Schema code generation

This chapter describes how to automatically generate ldbc table definitions from SQL files.

The following dependencies must be set up in your project

addSbtPlugin("io.github.takapi327" % "ldbc-plugin" % "0.3.0-beta8")

Generate

Enable the plugin for the project.

lazy val root = (project in file("."))
  .enablePlugins(Ldbc)

Specify the SQL file to be analyzed as an array.

Compile / parseFiles := List(baseDirectory.value / "test.sql")

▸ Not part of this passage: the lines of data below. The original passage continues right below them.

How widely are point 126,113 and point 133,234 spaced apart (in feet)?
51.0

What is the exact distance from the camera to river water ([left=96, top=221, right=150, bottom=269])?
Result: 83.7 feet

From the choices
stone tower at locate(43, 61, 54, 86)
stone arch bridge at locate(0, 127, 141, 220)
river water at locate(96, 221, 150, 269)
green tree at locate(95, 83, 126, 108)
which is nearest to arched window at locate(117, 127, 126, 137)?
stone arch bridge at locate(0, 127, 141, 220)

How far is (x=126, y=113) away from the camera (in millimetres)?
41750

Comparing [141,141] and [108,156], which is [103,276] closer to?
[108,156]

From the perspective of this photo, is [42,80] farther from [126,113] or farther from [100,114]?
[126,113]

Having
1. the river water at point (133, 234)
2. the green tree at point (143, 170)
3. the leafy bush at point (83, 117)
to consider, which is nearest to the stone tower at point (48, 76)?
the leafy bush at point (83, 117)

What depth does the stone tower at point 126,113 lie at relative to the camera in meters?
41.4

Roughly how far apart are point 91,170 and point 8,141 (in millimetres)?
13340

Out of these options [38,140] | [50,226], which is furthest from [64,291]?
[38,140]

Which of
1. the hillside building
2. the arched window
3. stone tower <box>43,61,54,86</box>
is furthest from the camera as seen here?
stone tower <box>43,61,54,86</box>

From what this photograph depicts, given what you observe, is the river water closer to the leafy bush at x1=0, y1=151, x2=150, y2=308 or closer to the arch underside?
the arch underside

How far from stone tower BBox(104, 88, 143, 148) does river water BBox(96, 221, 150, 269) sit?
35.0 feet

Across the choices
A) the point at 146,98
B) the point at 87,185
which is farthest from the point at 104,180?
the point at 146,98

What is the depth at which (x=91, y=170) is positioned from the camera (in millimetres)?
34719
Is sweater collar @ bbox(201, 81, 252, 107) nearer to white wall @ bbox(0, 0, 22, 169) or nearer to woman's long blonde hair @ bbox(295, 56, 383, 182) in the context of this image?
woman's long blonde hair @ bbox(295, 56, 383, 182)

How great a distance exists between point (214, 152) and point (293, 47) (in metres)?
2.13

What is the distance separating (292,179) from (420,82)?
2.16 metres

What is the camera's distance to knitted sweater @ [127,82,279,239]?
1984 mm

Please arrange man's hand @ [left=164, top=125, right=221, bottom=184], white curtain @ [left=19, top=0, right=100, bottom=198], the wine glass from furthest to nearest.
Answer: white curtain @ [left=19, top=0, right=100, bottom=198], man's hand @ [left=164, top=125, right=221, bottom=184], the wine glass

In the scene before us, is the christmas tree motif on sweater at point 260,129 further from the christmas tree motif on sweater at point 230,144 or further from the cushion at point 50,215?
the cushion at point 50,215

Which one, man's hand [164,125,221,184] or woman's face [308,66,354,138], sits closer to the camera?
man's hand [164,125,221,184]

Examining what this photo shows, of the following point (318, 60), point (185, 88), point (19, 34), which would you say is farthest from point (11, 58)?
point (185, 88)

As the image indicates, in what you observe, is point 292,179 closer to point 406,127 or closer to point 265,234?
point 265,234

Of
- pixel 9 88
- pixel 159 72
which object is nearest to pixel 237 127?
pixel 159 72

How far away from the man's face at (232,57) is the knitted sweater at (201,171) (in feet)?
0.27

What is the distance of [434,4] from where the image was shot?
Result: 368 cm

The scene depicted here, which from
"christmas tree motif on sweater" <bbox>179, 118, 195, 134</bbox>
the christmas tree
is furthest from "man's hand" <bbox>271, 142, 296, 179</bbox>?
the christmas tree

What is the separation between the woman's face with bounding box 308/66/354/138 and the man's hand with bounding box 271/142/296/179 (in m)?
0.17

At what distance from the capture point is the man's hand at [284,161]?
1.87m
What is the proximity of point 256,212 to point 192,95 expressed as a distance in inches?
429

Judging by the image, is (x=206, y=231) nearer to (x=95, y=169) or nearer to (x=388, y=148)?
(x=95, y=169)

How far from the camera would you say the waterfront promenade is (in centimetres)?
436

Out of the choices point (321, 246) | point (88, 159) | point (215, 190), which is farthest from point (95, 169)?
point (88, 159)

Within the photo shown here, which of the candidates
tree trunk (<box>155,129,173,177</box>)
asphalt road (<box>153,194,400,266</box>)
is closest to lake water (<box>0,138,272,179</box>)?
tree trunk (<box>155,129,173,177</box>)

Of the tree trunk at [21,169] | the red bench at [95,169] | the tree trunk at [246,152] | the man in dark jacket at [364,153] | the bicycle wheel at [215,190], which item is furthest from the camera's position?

List of keys that can be set by enabling the plugin

Key Detail
parseFiles List of SQL files to be analyzed
parseDirectories Specify SQL files to be parsed by directory
excludeFiles List of file names to exclude from analysis
customYamlFiles List of yaml files for customizing Scala types and column data types
classNameFormat Value specifying the format of the class name
propertyNameFormat Value specifying the format of the property name in the Scala model
ldbcPackage Value specifying the package name of the generated file

The SQL file to be parsed must always begin with a Create or Use statement for the database. ldbc parses the file one file at a time, generates table definitions, and stores the list of tables in the database model. This is because it is necessary to tell which database the table belongs to.

CREATE DATABASE `location`;

USE `location`;

DROP TABLE IF EXISTS `country`;
CREATE TABLE country (
  `id` BIGINT AUTO_INCREMENT PRIMARY KEY,
  `name` VARCHAR(255) NOT NULL,
  `code` INT NOT NULL
);

The SQL file to be analyzed should contain only Create/Use statements for the database or Create/Drop statements for table definitions.

Generated Code

When the sbt project is started and compiled, model classes generated based on the SQL file to be analyzed and table definitions are generated under the target of the sbt project.

sbt compile

The code generated from the above SQL file will look like this

package ldbc.generated.location

import ldbc.schema.*

case class Country(
  id: Long,
  name: String,
  code: Int
)

object Country:
  val table = Table[Country]("country")(
    column("id", BIGINT, AUTO_INCREMENT, PRIMARY_KEY),
    column("name", VARCHAR(255)),
    column("code", INT)
  )

If the SQL file has been modified or the cache has been removed by running the clean command, Compile will generate the code again. If the SQL file has been modified or the cache has been deleted by executing the clean command, the code will be generated again when Compile is executed. If you want to generate the code again without using the cache, execute the command generateBySchema. This command does not use the cache and always generates code.

sbt generateBySchema

Customization

There may be times when you want to convert the type of code generated from an SQL file to something else. This can be done by passing customYamlFiles with the yml files to be customized.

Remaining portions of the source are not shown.